Il est possible que ce soient l’épreuve de la scène et les réactions du public qui aient imposé ces variantes, dont beaucoup risquent, en tout état de cause, de nous échapper.

Un autre exemple de variante est visible dans la refonte d’une pièce en trois actes, La Nouvelle Colonie, en une pièce courte, La Colonie. La notice, ad loc., précise qu’en changeant la durée des pièces, Marivaux a naturellement modifié l’intrigue et les personnages. Une indication concerne spécifiquement le dénouement :

‘“le dénouement diffère, non seulement dans sa forme, mais même dans sa signification, puisqu’il n’est plus question de sanctions contre les femmes, et qu’on leur promet même ‘d’avoir soin de [leurs] droits dans les usages qu’on va établir’” (p. 1846)  42 .’
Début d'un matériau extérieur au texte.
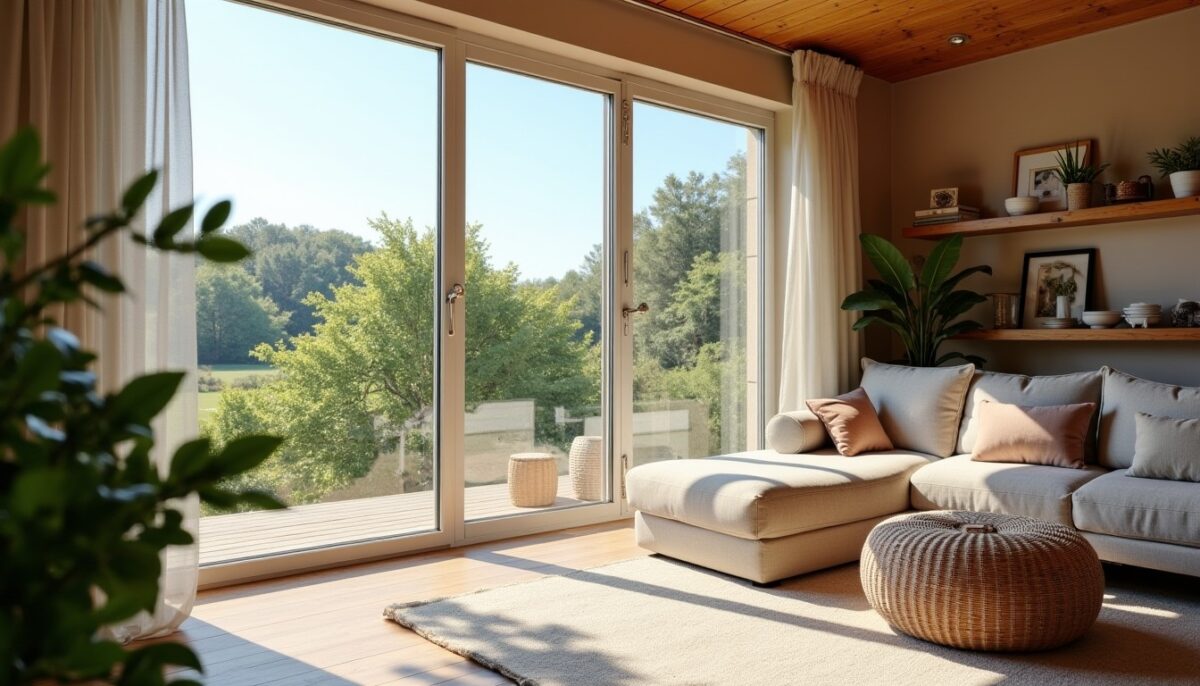 Protection solaire : comment choisir les stores adaptés à chaque pièce de la maison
On voit donc à partir des exemples précédents les situations dans lesquelles s’opèrent des changements importants. On peut émettre l’hypothèse que la fin marivaudienne est un espace de flottement du texte, susceptible de variantes, mais, en même temps, l’objet de toutes les attentions de l’auteur, et qu’elle mérite une étude particulière. Cependant, il est évident que s’intéresser à la fin d’une pièce contraint à la replacer dans une composition et une dramaturgie.

Notes
28.

Ce point est rappelé dans W. H. Trapnell (1970), p. 251 : “The idea of a deliberately incomplete work of literature was apparently inconceivable to the early eighteenth century, hence the clumsy attempts to finish apocryphally the autobiographies of Madame la Comtesse de … and the Paysan parvenu”.

29.

D’Alembert (1785), dans F. Rubellin et F. Deloffre (2000), p. 2085-2086.

30.

G. Poulet (1952), p. 1-3, fait un récapitulatif des très nombreux textes de Marivaux sur la paresse.

31.

H. Coulet (1983 a), p. 38. Voir sur le même sujet H. Coulet et M. Gilot (1973), p. 67-68.

32.

Ibid., p. 46.

33.

J. Sgard (1996), p. 63.

34.

M. Gilot (1998) signale la différence fondamentale entre les deux genres : “un roman de Marivaux n’a pas de dénouement, ou du moins ce dénouement, en lui-même, n’a pas d’intérêt. Le titre nous le dit : Jacob est parvenu, Marianne est devenue Comtesse. Mais (…) leur roman ‘pourrait être continué’. (…) Dans ces conditions le théâtre c’est l’épreuve accomplie ; le roman, l’épreuve sans fin” (p. 14).

35.

A. Blanc (1986), p. 139.

36.

G. Forestier, dans son introduction aux Œuvres complètes de Racine (pour la Pléiade, Gallimard, 1999), ne dit pas autre chose sur la construction des pièces de Racine : “le sujet est constitué par le seul dénouement, envisagé paradoxalement comme le point de départ de l’action tragique ; un point de départ situé à la fin, impliquant que l’action soit construite à rebours” (p. XLI).

37.

Dans les Œuvres de jeunesse, F. Deloffre (1972), p. 962.

38.

Cf. P. Jousset (1995), p. 32 : “C’est bien comme fond en effet et non comme issue que se comprend le ‘happy end’ chez Marivaux. Toutes les péripéties sont le déguisement d’un dénouement qui est la vérité profonde, partout présente, et active, de chaque pièce”. Cf. M. Gilot (1998), p. 202 : “Le dramaturge ne craint pas davantage d’en laisser prévoir le dénouement que ne l’avait fait Euripide, ce qui ne l’empêche nullement de soumettre ses scènes, et souvent leur succession même, à une esthétique de la surprise”.

39.

Citation du Mercure dans F. Deloffre et F. Rubellin (2000), p. 1140.

40.

Ibid.

41.

Cf. la note 1, p. 1140, de F. Deloffre et F. Rubellin (2000).

42.

Sur le détail du dénouement de la première version, cf. ibid. p. 1875, note 2.